Petualangan kami diawali dengan hijaunya padang rumput Baluran. Berbeda dengan foto-foto yang selama ini saya lihat yang memperlihatkan kesan kering dan gersang, sabana Baluran yang kami saksikan telah menjelma bak zamrud khatulistiwa nan hijau raya. Saya pun baru sadar kalau kita datang bukan pada saat yang tepat. Padang rumput yang menghijau mengurangi kesan Afrika van Java nan gersang. Selain itu, meskipun ditutupi rumput, tanah yang basah perlahan mengotori sepatu kami dan itu baru kami sadari ketika kembali ke mobil.
Padang rumput nan luas terbentang hijau. Cuaca pagi itu agak berawan dengan disertai hujan rintik-rintik. Tak menghalangi kami untuk mengeksplorasinya. Akan tetapi, pemandu kami mengingatkan agar tidak terlalu jauh melangkah karena padang rumput ini merupakan habitat ular kobra. Mendengar hal itu, sempat muncul perasaan waswas. Kami pun jadi ekstra hati-hati, jangan sembarangan menginjak. Kalau yang terinjak ular, bisa berakibat fatal jadinya.
Setelah puas menikmati padang rumput Baluran nan kesohor itu. Kami kembali ke mobil dan bergerak menuju kamar mandi umum untuk membersihkan diri, maklum saja belum mandi. Di sana dapat dijumpai juga pondok-pondok yang disediakan bagi pengunjung yang ingin bermalam.
Setelah bersih-bersih dan ganti baju, kami berjalan ke menara pandang. Dari menara yang tidak begitu tinggi itu, kami bisa menyaksikan begitu luas dan hijaunya area taman nasional. Nampak pula Gunung Baluran menjadi latar belakang pemandangan itu. Rasanya ingin berlama-lama mengamati dan mengabadikan keindahan hakiki alam ini. Rasa penasaran juga ingin melihat kawanan satwa yang merumput di sabana. Tetapi tidak bisa karena harus ke tempat berikutnya.
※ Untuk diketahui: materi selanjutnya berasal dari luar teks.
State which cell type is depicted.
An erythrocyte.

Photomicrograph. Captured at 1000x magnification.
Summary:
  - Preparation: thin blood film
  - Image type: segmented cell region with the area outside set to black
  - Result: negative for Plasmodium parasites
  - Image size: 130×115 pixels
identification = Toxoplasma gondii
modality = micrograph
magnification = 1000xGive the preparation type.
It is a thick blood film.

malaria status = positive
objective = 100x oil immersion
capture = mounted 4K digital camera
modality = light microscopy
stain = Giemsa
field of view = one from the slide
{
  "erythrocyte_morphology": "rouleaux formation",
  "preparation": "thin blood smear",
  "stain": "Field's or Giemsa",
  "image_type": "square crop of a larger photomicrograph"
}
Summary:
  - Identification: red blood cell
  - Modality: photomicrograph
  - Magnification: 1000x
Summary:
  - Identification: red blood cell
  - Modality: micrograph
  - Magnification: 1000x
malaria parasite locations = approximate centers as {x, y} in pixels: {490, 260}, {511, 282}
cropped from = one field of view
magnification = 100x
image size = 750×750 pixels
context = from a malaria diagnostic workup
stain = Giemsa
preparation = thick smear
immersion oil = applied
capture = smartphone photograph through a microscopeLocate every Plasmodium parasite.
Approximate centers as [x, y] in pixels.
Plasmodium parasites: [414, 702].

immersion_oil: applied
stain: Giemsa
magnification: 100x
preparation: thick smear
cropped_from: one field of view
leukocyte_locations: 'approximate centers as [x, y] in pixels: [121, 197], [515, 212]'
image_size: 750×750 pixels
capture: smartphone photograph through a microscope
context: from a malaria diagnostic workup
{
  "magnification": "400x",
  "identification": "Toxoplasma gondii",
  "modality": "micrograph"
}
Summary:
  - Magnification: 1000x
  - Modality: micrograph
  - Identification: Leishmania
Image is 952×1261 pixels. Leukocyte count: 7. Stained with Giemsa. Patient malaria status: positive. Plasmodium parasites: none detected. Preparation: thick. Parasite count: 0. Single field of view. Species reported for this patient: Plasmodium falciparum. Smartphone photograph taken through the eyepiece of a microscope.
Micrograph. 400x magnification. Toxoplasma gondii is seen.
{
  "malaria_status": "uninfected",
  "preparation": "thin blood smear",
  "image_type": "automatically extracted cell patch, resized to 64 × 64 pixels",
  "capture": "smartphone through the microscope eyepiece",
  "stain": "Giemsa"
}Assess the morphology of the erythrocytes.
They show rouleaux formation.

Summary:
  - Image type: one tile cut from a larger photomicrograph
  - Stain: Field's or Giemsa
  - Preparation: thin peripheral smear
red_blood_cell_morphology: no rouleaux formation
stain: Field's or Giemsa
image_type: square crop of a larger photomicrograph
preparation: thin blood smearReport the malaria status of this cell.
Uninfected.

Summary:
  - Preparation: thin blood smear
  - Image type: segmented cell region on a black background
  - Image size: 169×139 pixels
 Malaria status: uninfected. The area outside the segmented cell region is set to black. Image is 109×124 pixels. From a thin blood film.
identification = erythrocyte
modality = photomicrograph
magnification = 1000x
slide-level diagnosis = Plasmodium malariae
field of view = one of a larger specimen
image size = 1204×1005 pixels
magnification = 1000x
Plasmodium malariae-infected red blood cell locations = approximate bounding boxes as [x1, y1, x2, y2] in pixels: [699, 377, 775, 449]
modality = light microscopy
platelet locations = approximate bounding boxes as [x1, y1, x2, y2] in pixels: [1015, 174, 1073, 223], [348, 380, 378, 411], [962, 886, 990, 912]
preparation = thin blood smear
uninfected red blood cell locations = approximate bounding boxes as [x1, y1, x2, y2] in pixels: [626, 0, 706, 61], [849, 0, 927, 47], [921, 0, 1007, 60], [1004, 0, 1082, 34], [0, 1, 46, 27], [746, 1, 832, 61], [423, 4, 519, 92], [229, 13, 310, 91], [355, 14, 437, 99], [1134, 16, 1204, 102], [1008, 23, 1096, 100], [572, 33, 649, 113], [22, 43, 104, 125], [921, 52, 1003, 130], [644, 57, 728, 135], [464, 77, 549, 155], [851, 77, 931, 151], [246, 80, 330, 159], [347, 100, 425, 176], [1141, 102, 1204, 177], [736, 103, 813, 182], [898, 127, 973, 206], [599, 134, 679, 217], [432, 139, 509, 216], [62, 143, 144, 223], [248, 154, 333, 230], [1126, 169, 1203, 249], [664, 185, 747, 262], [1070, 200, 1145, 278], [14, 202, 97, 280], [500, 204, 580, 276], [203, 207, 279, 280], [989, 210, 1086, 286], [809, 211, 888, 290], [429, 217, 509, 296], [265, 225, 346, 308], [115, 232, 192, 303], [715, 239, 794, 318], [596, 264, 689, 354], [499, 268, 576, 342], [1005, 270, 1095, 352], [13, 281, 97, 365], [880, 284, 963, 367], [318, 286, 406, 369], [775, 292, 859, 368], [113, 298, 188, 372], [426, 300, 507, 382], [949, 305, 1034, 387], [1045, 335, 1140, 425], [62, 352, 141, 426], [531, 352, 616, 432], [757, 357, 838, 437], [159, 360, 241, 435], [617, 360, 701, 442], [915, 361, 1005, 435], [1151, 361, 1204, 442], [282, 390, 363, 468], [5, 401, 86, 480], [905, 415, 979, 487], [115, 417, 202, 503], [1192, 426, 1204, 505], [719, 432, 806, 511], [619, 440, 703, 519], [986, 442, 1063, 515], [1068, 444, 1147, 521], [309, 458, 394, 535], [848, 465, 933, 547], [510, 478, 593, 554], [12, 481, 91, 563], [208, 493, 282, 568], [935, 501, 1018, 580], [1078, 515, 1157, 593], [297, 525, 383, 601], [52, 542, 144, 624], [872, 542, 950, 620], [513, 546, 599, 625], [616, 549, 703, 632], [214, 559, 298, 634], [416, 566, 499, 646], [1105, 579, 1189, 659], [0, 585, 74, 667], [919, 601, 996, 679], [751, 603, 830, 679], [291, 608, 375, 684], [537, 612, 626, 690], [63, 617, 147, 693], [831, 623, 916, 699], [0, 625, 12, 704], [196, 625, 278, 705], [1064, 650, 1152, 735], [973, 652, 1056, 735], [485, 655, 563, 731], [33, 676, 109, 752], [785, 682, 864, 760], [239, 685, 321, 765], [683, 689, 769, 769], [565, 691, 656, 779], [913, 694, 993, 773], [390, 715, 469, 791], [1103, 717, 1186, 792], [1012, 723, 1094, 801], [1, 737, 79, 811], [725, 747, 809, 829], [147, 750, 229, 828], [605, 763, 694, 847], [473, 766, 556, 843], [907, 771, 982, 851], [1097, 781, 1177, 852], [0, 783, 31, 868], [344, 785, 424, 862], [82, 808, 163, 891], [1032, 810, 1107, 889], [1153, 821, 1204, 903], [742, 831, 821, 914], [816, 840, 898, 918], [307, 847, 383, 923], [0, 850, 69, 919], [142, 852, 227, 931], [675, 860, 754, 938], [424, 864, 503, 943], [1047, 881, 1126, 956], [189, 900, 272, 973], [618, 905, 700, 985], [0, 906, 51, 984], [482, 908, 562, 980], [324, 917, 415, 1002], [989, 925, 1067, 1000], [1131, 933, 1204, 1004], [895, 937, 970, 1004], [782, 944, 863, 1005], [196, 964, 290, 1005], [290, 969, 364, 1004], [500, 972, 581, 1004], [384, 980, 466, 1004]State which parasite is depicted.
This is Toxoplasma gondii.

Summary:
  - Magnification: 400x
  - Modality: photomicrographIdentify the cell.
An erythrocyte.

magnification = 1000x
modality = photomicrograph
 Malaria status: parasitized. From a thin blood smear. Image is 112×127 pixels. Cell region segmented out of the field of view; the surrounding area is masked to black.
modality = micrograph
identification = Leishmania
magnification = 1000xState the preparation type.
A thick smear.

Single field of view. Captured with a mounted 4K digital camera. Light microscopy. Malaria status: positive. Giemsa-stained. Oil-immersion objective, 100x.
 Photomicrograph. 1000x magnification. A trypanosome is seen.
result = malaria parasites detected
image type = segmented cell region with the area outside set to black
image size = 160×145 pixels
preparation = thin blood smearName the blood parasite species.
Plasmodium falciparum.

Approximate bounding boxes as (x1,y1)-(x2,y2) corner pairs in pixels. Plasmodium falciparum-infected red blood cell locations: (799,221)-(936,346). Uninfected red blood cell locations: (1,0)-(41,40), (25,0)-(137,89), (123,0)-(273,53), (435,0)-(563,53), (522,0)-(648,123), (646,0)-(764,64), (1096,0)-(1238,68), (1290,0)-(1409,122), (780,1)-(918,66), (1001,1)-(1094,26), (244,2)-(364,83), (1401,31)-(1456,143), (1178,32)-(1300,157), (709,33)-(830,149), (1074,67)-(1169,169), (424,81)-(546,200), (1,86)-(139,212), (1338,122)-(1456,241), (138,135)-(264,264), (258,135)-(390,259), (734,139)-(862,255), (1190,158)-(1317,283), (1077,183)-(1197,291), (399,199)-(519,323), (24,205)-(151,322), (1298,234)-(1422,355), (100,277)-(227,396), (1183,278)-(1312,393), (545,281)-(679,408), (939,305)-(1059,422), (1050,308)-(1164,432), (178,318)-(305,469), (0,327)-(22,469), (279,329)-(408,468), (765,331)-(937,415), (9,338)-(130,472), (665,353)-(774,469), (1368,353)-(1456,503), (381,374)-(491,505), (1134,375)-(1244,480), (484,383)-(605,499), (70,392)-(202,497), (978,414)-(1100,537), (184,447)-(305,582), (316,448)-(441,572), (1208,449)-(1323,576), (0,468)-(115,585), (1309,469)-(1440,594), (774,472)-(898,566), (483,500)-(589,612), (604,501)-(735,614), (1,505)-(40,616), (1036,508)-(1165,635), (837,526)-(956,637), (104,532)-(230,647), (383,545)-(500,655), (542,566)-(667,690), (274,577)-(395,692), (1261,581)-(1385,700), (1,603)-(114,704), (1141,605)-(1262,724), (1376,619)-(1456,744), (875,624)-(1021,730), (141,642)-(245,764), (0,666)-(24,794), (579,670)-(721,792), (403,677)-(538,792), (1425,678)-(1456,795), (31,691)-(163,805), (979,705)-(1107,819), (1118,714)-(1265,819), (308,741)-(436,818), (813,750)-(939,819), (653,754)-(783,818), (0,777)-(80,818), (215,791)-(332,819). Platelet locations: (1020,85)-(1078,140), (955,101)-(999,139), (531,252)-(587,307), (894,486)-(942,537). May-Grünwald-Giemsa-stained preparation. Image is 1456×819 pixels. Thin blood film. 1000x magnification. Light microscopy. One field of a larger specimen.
Mobil yang kami tumpangi mengarah ke Pantai Bama. Pantai indah yang tersembunyi di dalam taman nasional ini jadi tujuan wajib untuk dikunjungi. Suasana sepi nan syahdu berlatar keindahan pesisir menyambut kedatangan kami. Kami menghirup angin pantai yang menyegarkan, lalu beranjak menaiki ayunan seperti kanak-kanak saja. Memang ini suasana yang jarang kami temui di pusat kota.
Namun sayang, kami tak bisa berlama-lama menikmati keelokan Pantai Bama. Hujan gerimis kembali turun, makin lama, makin deras sehingga memaksa kami untuk berteduh masuk kembali ke dalam mobil. Sayang sungguh sayang memang.
Meskipun belum puas menjelajahi belantara alam liar Baluran, kami terpaksa harus meninggalkannya karena hujan terus menerpa. Di perjalanan pulang kami sempat melihat kawanan rusa dan merak mengintip dari balik semak-semak seakan ingin bermain bersama kami. Namun cuaca tidak mendukung.
Pelajaran utama dalam perjalanan ini adalah mengunjungi Baluran di musim hujan bukanlah hal yang tepat. Padang rumput tak seeksotis sabana Afrika. Tanah yang berlumpur membuat alas kaki cepat kotor. Keindahan pantai pun tak dapat dinikmati secara maksimal. Itulah cerita perjalanan kami di Taman Nasional Baluran.